Hoewel er in gunstige streken reeds vroeger zwermen afvliegen, en afleggers gemaakt kunnen worden, zoo komen toch de meeste zwermen in de maand Junij, die men daarom de zwermmaand noemt. In streken, met eene late hoofdweide, komen toch op het laatst ook eenige zwermen, [246]zoodat hetgeen over het maken van afleggers in de vorige maand gezegd werd, nu ruime toepassing vindt. In het begin van deze maand leveren zulke streken de dragt op de witte klaver, de koornbloem en het mosterdzaad, en tegen het einde ontsluit de lindeboom zijne honigrijke bloemkelken, terwijl zich dan ook reeds enkele vroege boekweitbloemen openen. Daar waar de zaadbloem voorkomt, levert zij in het begin van deze maand nog eene goede dragt, en ook de doornstruik en de paardenboonen beginnen er te bloeijen. Met het uitbloeijen der lindeboomen heeft daar nu echter ook bijna alle dragt opgehouden: alleen de witte klaver kan, als het weder niet te droog is, nog eenig voedsel geven, en bij zeer gunstig weder kan er zelfs nog eenigen voorraad op verzameld worden.

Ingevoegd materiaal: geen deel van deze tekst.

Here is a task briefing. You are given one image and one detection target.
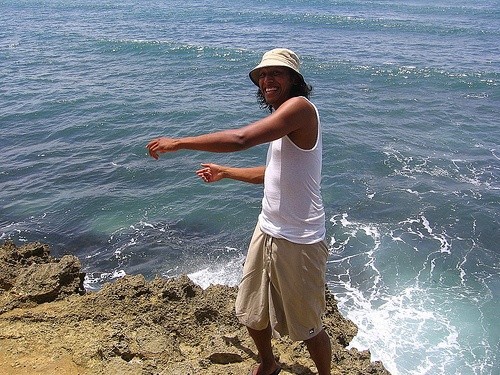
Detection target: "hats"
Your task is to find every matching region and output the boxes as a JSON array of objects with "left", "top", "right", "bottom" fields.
[{"left": 248, "top": 47, "right": 304, "bottom": 88}]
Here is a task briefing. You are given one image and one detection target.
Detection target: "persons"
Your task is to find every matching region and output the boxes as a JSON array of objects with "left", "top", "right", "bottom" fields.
[{"left": 145, "top": 46, "right": 332, "bottom": 374}]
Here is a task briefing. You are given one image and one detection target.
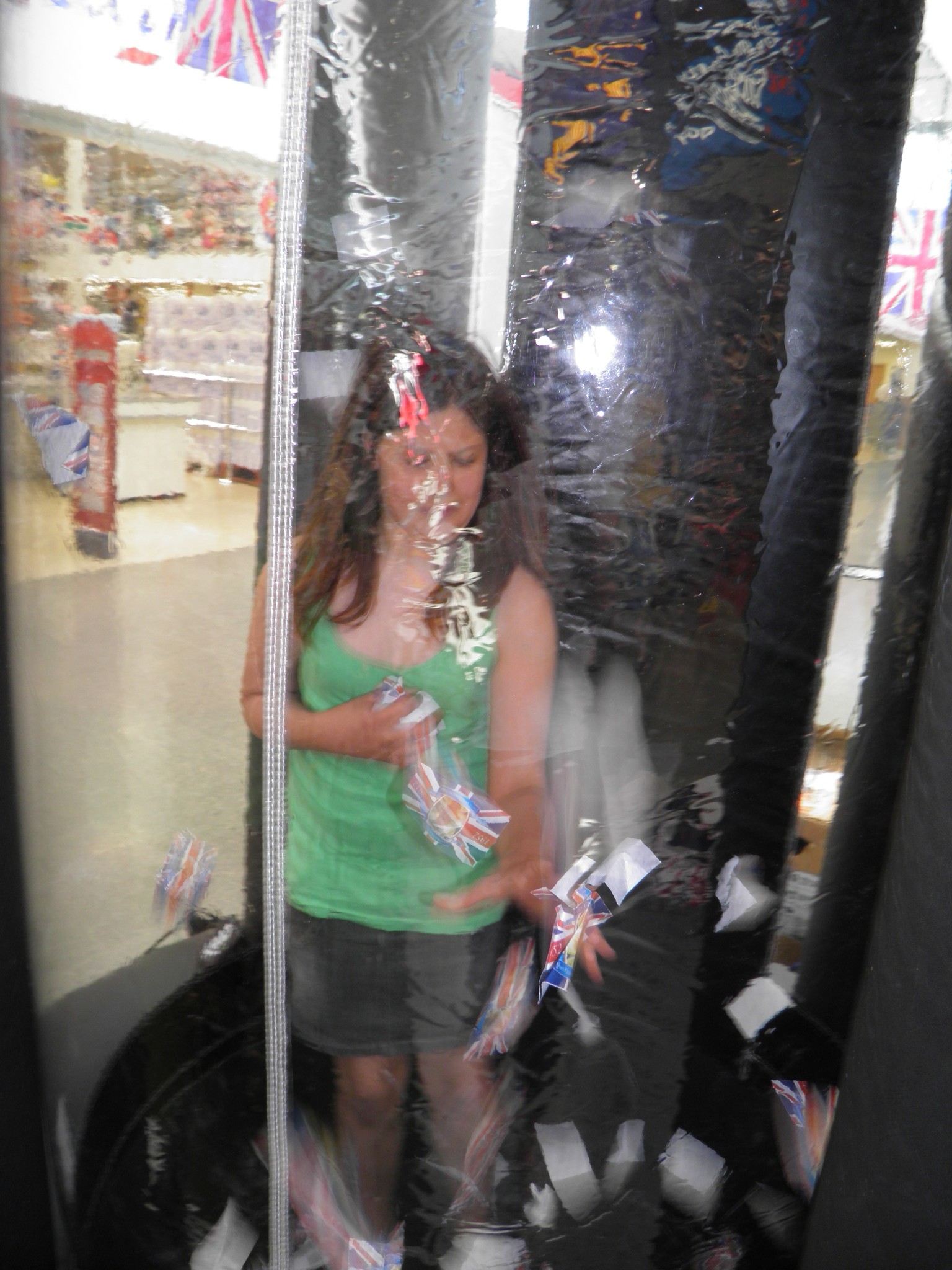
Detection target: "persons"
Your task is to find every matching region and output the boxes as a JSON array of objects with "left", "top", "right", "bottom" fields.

Deze en de volgende maand geven den bijenhouder de meeste bezigheden. Van ’s morgens negen tot ’s namiddags drie ure, en soms nog later, moet hij zijne stokken bewaken, opdat er geene zwermen ongemerkt afvliegen en dus verloren gaan. De ledige woningen moet hij in gereedheid brengen, om er de zwermen in te plaatsen, en de gereedschappen, om hen op te vangen, moeten voor de hand liggen. Op een grooten stand kan de drukte met gunstige dagen zeer groot zijn; want terwijl men zich met den eenen zwerm bezighoudt, vliegen er soms weder andere af. Wil men de vrijwillige zwermen niet afwachten, dan maakt men afleggers. Vooral is het goed die stokken wat spoedig af te drijven, waarvan de bouw of de moederbij te oud is. Is dan na drie weken al het broed uitgeloopen, dan kan men den ouden bouw geheel of gedeeltelijk wegnemen en door den stok zelven doen vernieuwen, hetgeen hij even goed doet als een zwerm, dien men in eene ledige woning plaatst.
Begint er nu bij ruime dragt gebrek aan ruimte te komen, dan opent men de honigkamer. Hierdoor wordt de ijver der bijen aanzienlijk vermeerderd; kan men er slechts stukken van wastafels in hangen, zij worden met spoed volbouwd en met honig gevuld. Later in den zomer hebben de bijen minder lust om te bouwen, en bepalen zich meer uitsluitend tot de inzameling. Het is nu het moeijelijkst om de wastafels voor de wasmot te bewaren (zie bl. 208); het best geschiedt dit door de bijen zelve, [247]waarom men haar hangt in het ledig gedeelte der woningen, die met zwermen bezet zijn. De spoorbijen, die vooral ledige woningen, en bij voorkeur die, waarin eenig werk hangt, bezoeken, zullen dit niet alleen voor wasmot beveiligen, maar zoo noodig het ook daarvan zuiveren. Het is daarom goed de tafels, die men in voorraad heeft, te bergen in woningen, die door spoorbijen bezocht worden. Soms zullen de afvliegende zwermen hun intrek dadelijk in zulk eene woning nemen, waartoe men hen kan lokken, door haar van tijd tot tijd met melisse te wrijven.—Hoe later in het jaar men een zwerm opzet, hoe volkrijker hij zijn moet om zijn voorraad op te halen. Bij late zwermen is het vooral van belang, dat men hun een bouw kan toevoegen, die zoo volledig mogelijk is, daar zij den tijd niet meer hebben om dien zamen te stellen en een bouw, waarin nog maar eens broed is geweest, ook voor den winter te koud is. Indien men gebrek aan wastafels had, dan kon men zich die verschaffen, door den bouw van den moederstok, drie weken nadat de oude moederbij is afgevlogen, dus voor dat de jonge met de eijerlage is begonnen,1 te besnijden of geheel uit te snijden. De bouw wordt dan nog gemakkelijk vernieuwd, en het oude was kan den laten zwermen goede diensten bewijzen.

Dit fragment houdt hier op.